Endorsement: None of the three challengers seeking Folsom City Council seats represents a significant improvement over the incumbents. Jeff Starsky and Ernie Sheldon are the safe bets.

Sacramento County educators Jamee Gardner and Laura Shirley, and taxpayer advocate Jon Coupal offer differing views of Proposition 55, which would extend some of the temporary tax increases in Proposition 30, passed in 2012.

Gardner and Shirley: Prop. 55 will protect schools from painful budget cuts.

Coupal: Prop. 55 is another money grab by special interests.

Their take

San Luis Obispo Tribune: To replace Republican Assemblyman Katcho Achadjian, The Tribune endorses Democrat Dawn Ortiz-Legg over Republican Jordan Cunningham. Speaker Anthony Rendon would all but sew up a two-thirds majority in the lower house with a pick-up in Assembly District 35.

L.A. Times: Talk of a rigged election is dangerous demagoguery, even for Donald Trump.

San Diego Union-Tribune: Republican nominee Donald Trump’s unhinged behavior will go down in American history as among the most wide-ranging assaults on fundamentals of democracy and civility this nation has seen from a leading politician. The closest parallel may be Joe McCarthy.

Idaho Statesman: No state is more reliably Republican than Idaho.
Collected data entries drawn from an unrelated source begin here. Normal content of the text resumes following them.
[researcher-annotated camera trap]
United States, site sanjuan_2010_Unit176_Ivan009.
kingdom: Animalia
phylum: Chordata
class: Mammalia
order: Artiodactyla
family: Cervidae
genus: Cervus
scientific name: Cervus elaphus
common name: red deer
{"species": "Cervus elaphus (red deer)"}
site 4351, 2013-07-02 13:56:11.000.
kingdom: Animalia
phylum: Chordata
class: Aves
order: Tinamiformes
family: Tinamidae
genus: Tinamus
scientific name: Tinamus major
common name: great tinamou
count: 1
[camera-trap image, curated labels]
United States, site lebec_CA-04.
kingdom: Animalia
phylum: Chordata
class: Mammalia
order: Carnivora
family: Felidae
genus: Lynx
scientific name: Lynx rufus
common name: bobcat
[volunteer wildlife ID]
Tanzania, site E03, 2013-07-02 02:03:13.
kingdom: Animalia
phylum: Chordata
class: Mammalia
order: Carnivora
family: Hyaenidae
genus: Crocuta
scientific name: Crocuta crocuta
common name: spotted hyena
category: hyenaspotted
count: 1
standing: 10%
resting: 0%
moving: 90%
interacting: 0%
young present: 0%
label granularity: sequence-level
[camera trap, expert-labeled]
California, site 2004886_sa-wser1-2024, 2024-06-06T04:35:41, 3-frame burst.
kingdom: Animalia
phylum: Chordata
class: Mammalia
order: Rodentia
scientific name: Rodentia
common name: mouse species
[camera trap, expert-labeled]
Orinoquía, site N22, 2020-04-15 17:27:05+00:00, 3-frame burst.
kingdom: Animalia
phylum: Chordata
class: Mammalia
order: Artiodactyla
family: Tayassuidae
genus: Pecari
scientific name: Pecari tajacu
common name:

But in an extraordinarily detailed endorsement, Idaho’s leading newspaper says: “We live in the real world, with real problems that need real solutions. We need someone with pragmatic approaches that include patience and compassion. We need Hillary Clinton to be the next president.”

R. Albert Mohler Jr., Washington Post: Like all voters, American Christians will enter the voting booth and, we hope, vote as led by their consciences. But leaders are held to a much higher standard, and continued public arguments that offer cover for Donald Trump are now not only implausible but excruciating. Our own Erika D. Smith raised the issue last week.

Vogue: Founded in 1892, the year Grover Cleveland was elected president, the fashion magazine endorses for the first time: Hillary Clinton for president of the United States. (Chic photo, too.)

Syndicates’ take

Kathleen Parker: Trump could still win with disgusted voters.

Ruben Navarrette: We’re all victims now.

Jennifer Rubin: Is Melania Trump devilishly clever – or totally out to lunch?

Dana Milbank: The Donald Trump monster devours the GOP.

David Brooks: What we need next.

Mailbag

Of course Donald Trump is calling for a drug test before Wednesday’s debate. The first two debates proved that he’s not using performance-enhancing drugs. – John Cary Sims, Sacramento

And finally,

“In short, Defendant betrayed his oath to the California public for private jets, Mastro’s steaks, and photo opportunities at posh Las Vegas parties with celebrities.” – Assistant U.S. Atty. Mack E. Jenkins, urging that Judge Christina A. Snyder sentence former state Sen. Ron Calderon to five years in prison on Friday.